Chan übergibt den Stab nach zehn Jahren im Juli an einen Nachfolger oder eine Nachfolgerin. Die Entscheidung fällt erstmals mit einer Kampfabstimmung, weil die 194 Mitgliedsländer sich nicht in einem Ausschuss vorab einigen konnten.
Drei Experten haben sich beworben: der äthiopische Malaria-Forscher und frühere Gesundheitsminister Tedros Adhanom Ghebreyesus, die pakistanische Kardiologin und frühere Gesundheitsministerin Sania Nishtar und der britische Arzt und UNO-Berater David Nabarro.
Vor Chans Abschlussrede am Montag störte ein Exiläthiopier die Versammlung, um gegen eine Wahl von Tedros aufzurufen. Auf der Place des Nations protestierten zudem rund hundert weitere Demonstranten gegen Tedros, dem sie vorwerfen, mehrere Cholera-Epidemien in Äthiopien verschleiert zu haben.
Der neue Chef - oder die neue Chefin - muss nach dem viel zu späten Eingreifen der WHO bei der Ebolakrise in Westafrika 2014 vor allem wieder Vertrauen aufbauen. Die Epidemie lief aus dem Ruder und 11'000 Menschen kamen um.
Chan, die bei ihrer Rede mit einer stehenden Ovation bedacht wurde, räumte am Montag das Versagen bei der Ebolakrise als grossen Fehler ein. Es seien aber schnell Reformen eingeleitet worden, und die Organisation sei heute besser aufgestellt.
Scharfe Kritik äusserte Chan an die Impfverweigerer in Europa und den USA. «Die jüngsten Masernausbrüche hätten nie passieren dürfen.» Die Viren seien dadurch in viele andere Länder getragen worden. Das Verweigern von Impfungen sei mindestens ein Grund, warum das riesige Potenzial durch das Impfen noch nicht vollumfänglich realisiert worden sei.
Neben der Wahl für die Nachfolge Chans steht auch die Verabschiedung des Zweijahresbudgets 2018-2019 auf der Traktandenliste der bis am 31. Mai dauernden Vollversammlung. Besprochen werden sollen auch die Prioritäten für die Gesundheit von Flüchtlingen.
Eröffnet wurde die 70. Weltgesundheitsversammlung der WHO am Morgen von Bundesrat Alain Berset. In seiner Rede warb er für den globalen Aktionsplan gegen Demenz, für den sich die Schweiz seit Jahren einsetzt und der von der Versammlung verabschiedet werden wird.
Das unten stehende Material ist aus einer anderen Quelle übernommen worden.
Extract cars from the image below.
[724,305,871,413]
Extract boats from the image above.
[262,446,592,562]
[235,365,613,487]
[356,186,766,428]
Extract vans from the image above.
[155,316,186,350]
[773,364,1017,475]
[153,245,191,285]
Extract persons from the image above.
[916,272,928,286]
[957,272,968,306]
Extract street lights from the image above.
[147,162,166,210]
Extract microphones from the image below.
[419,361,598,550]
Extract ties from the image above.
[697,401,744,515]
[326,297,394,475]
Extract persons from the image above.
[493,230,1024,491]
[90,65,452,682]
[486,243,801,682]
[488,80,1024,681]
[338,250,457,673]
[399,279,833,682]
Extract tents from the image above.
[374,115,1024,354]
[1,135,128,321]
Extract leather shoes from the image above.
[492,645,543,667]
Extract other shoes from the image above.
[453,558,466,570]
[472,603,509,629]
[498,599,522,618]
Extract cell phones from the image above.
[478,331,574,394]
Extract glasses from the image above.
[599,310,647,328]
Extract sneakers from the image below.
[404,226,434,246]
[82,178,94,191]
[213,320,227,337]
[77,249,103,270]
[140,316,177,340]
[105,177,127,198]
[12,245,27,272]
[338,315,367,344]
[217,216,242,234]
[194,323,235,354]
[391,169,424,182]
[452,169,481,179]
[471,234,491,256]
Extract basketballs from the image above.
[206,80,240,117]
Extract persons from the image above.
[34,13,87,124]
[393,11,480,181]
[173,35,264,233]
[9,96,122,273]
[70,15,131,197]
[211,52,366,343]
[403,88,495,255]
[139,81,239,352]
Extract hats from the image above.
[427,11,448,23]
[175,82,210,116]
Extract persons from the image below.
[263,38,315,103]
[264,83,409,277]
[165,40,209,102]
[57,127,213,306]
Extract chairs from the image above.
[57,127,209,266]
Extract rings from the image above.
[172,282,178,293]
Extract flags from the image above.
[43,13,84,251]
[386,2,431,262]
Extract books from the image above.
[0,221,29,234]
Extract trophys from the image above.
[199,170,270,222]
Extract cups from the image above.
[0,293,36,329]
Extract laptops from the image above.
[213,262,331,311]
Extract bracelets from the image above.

Zudem ging er auf die Attacken gegen Gesundheitseinrichtungen in Konfliktgebieten ein. Diese seien «inakzeptabel», sagte er vor den Delegierten. «Wir müssen alles tun, um den Organisationen vor Ort ihre Arbeit zu ermöglichen», sagte der Vorsteher des Eidgenössischen Departements des Innern (EDI).
Der Schutz von Gesundheitseinrichtungen in Konfliktgebieten stand auch im Zentrum einer von der Schweiz zusammen mit Kanada organisierten Diskussion, die am Rande der Vollversammlung durchgeführt wurde. Laut WHO-Zahlen wurden 2016 über 300 Angriffe auf Gesundheitseinrichtungen oder Medizinpersonal gezählt.
In der Diskussion schlug Afghanistan vor, in der Vollversammlung eine Resolution zum Thema auszuarbeiten. Dieses Szenario müsse man «vertiefen», sagte Berset zur Nachrichtenagentur sda. Auf jeden Fall sollten die Aktionen der von der Schweiz und Kanada geführten informellen Gruppe ausgeweitet werden.